Swap "separation distance" for "straight-line distance" in the entries from the line holding "What choice from" through the last line of the entries, both ends included, and reproduce those lines with no other change.

▶ GIVEN ENTRIES:
>>>
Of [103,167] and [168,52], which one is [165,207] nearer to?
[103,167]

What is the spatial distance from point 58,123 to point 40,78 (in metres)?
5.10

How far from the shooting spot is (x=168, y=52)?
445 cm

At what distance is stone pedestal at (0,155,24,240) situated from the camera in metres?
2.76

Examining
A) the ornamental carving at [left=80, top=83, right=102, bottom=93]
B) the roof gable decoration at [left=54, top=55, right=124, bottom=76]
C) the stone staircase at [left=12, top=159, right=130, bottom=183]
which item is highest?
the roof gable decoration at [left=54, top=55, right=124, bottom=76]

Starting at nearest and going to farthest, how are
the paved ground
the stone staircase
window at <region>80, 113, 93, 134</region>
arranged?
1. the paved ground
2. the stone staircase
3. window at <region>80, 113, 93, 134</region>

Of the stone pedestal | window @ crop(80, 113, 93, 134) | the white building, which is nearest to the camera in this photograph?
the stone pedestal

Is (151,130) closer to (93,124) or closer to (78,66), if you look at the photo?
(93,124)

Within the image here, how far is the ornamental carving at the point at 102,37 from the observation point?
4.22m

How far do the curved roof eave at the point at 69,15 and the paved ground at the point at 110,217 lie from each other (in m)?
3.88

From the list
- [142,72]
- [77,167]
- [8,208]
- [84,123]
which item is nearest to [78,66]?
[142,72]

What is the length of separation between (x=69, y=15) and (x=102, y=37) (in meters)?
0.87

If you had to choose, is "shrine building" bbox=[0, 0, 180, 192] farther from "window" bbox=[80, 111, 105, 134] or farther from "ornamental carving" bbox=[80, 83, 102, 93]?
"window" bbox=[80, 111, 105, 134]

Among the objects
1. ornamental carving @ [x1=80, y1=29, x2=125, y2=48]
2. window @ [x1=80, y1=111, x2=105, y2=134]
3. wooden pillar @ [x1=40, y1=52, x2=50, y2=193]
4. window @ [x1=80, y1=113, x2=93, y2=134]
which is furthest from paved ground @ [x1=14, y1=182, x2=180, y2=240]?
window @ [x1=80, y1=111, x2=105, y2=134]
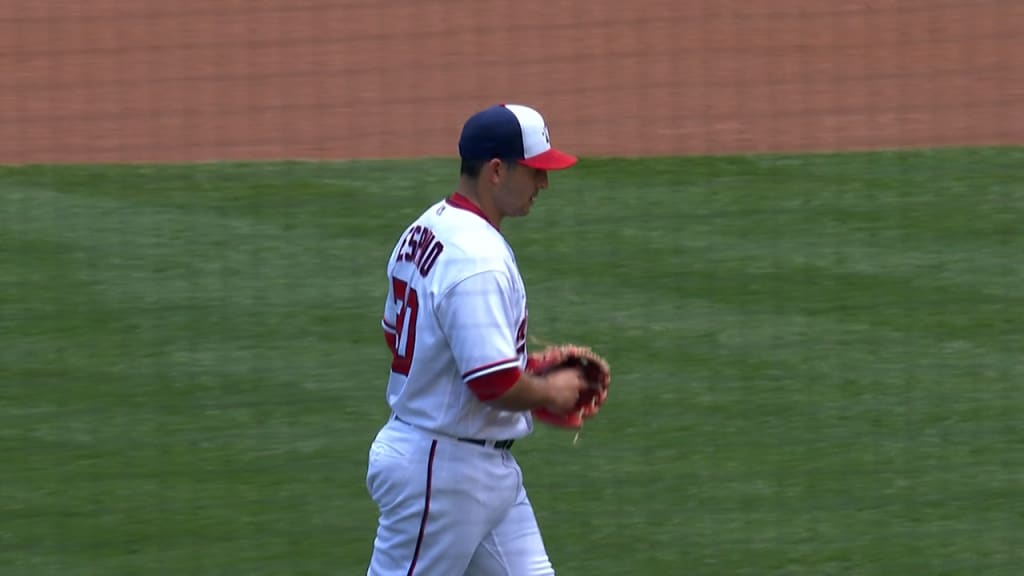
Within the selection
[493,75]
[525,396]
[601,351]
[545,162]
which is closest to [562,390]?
[525,396]

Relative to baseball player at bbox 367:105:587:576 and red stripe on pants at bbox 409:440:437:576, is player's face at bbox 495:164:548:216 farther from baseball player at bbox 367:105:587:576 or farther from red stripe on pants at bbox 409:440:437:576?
red stripe on pants at bbox 409:440:437:576

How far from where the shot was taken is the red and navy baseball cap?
4.19 m

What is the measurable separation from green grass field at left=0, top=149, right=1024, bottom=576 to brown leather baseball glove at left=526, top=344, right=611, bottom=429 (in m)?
1.64

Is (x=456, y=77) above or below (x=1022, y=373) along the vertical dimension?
above

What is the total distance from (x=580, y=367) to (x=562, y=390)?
11.1 inches

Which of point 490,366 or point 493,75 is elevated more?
point 490,366

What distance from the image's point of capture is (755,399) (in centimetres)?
771

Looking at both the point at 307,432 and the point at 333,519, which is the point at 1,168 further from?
the point at 333,519

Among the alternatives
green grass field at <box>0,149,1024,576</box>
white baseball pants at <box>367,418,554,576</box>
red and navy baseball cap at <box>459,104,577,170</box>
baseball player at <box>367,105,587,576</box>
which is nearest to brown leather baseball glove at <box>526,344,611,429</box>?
baseball player at <box>367,105,587,576</box>

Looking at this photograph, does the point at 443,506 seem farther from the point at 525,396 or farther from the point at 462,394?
the point at 525,396

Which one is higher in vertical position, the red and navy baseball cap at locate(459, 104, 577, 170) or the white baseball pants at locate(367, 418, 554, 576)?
the red and navy baseball cap at locate(459, 104, 577, 170)

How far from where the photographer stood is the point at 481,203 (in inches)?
167

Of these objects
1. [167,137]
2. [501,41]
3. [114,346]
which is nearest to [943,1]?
[501,41]

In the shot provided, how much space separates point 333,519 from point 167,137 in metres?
6.76
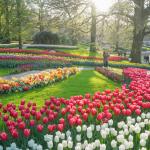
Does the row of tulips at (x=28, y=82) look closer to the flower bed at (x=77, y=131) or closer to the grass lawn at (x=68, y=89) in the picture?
the grass lawn at (x=68, y=89)

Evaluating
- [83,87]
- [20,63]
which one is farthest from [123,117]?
[20,63]

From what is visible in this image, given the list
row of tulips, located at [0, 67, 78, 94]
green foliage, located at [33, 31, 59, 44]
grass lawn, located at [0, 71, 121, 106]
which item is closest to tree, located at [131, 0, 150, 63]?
grass lawn, located at [0, 71, 121, 106]

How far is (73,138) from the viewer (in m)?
7.04

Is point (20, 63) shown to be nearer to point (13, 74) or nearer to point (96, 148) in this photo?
point (13, 74)

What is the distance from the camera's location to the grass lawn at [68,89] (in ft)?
42.5

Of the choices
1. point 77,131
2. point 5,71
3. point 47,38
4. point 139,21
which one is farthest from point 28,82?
point 47,38

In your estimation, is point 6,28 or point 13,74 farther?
point 6,28

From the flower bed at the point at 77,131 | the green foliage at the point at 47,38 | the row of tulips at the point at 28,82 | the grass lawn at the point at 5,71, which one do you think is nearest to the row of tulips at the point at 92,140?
the flower bed at the point at 77,131

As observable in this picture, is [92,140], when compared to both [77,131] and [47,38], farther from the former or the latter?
[47,38]

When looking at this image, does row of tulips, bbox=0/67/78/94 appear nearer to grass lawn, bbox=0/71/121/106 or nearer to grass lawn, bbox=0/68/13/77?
grass lawn, bbox=0/71/121/106

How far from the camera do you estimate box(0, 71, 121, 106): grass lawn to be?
1297 cm

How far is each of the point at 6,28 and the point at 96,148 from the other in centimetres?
3799

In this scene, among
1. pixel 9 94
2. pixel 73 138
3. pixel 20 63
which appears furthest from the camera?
pixel 20 63

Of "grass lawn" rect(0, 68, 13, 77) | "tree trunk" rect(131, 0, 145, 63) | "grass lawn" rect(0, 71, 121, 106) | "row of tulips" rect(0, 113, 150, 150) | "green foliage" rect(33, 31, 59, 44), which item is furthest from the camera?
"green foliage" rect(33, 31, 59, 44)
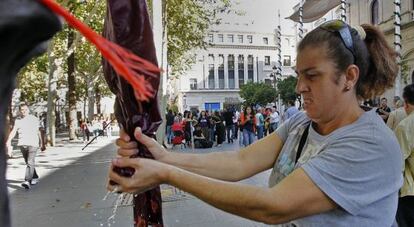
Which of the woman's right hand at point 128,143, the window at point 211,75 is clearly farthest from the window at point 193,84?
the woman's right hand at point 128,143

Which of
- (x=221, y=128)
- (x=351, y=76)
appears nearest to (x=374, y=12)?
(x=221, y=128)

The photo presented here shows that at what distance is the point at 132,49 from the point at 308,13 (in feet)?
91.0

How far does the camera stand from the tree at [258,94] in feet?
206

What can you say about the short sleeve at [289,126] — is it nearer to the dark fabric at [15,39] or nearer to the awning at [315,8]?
the dark fabric at [15,39]

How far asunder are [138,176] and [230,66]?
86043 millimetres

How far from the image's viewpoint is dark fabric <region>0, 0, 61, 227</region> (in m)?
0.65

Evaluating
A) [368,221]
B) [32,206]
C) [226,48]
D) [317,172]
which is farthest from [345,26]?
[226,48]

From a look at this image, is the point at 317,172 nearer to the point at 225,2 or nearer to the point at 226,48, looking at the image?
the point at 225,2

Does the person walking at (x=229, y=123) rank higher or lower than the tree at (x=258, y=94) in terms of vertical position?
lower

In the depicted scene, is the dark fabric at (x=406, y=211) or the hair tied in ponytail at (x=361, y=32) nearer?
the hair tied in ponytail at (x=361, y=32)

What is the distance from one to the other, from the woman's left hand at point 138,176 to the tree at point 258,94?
59.3m

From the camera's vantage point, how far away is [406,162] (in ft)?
13.2

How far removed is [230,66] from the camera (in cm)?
8694

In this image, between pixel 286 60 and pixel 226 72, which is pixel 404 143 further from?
pixel 286 60
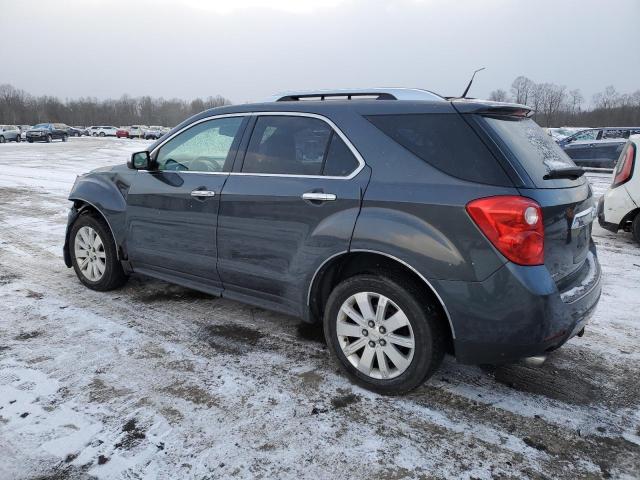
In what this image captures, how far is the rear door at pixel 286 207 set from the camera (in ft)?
9.99

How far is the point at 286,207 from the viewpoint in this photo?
10.7 feet

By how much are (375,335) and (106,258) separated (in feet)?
9.35

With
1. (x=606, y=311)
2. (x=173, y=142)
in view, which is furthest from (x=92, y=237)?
(x=606, y=311)

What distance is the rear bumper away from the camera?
Result: 251cm

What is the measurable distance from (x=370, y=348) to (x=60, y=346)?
2267mm

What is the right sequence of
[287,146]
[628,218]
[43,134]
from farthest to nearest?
[43,134]
[628,218]
[287,146]

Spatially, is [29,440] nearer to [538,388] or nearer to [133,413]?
[133,413]

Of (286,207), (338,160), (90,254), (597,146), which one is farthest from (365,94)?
(597,146)

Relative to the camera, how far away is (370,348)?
300cm

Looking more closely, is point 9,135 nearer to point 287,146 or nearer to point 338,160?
point 287,146

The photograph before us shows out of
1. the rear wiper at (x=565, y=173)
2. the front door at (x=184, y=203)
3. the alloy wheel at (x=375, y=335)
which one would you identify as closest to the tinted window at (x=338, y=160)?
the alloy wheel at (x=375, y=335)

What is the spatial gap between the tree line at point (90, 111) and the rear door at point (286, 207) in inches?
3928

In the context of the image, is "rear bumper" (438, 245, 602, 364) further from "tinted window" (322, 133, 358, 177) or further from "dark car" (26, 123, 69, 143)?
"dark car" (26, 123, 69, 143)

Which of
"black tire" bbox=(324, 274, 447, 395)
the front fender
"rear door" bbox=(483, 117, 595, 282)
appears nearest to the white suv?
the front fender
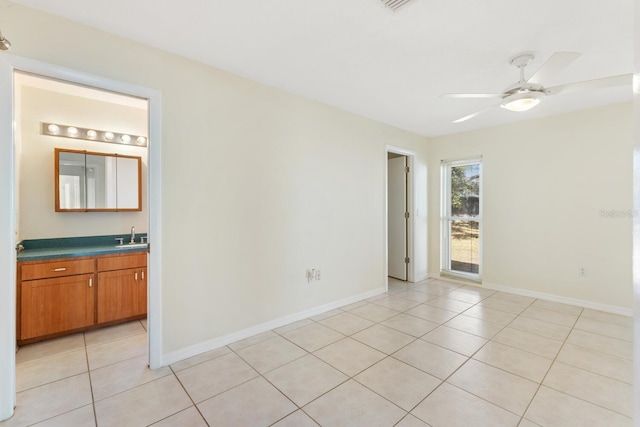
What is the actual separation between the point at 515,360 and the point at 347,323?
60.5 inches

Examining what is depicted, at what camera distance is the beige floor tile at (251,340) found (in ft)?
8.49

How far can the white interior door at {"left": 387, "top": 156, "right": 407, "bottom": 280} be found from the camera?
490 centimetres

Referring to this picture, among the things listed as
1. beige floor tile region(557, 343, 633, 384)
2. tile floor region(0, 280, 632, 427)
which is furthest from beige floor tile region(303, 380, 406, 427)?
beige floor tile region(557, 343, 633, 384)

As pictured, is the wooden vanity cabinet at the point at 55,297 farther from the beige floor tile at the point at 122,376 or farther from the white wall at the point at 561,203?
the white wall at the point at 561,203

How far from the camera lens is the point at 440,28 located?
77.5 inches

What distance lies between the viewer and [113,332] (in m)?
2.88

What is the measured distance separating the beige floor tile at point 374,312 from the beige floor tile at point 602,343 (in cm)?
171

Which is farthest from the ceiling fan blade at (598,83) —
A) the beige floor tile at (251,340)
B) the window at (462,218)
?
the beige floor tile at (251,340)

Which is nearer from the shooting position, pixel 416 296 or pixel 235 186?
pixel 235 186

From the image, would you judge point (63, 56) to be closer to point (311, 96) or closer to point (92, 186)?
point (92, 186)

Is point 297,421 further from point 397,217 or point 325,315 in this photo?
point 397,217

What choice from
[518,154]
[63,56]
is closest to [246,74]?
[63,56]

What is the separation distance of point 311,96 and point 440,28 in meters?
1.56

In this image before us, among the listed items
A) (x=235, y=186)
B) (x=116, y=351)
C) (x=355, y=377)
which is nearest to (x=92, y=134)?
(x=235, y=186)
<<<
▶ RESULT FOR THIS EXERCISE:
What choice from
[518,154]
[63,56]
is closest to [246,74]?
[63,56]

What is the straight-line distance of point 311,96 and point 440,28 in meters?
1.56

In this image before us, among the listed items
A) (x=235, y=186)
B) (x=116, y=351)
C) (x=355, y=377)
which is nearest to (x=92, y=134)?
(x=235, y=186)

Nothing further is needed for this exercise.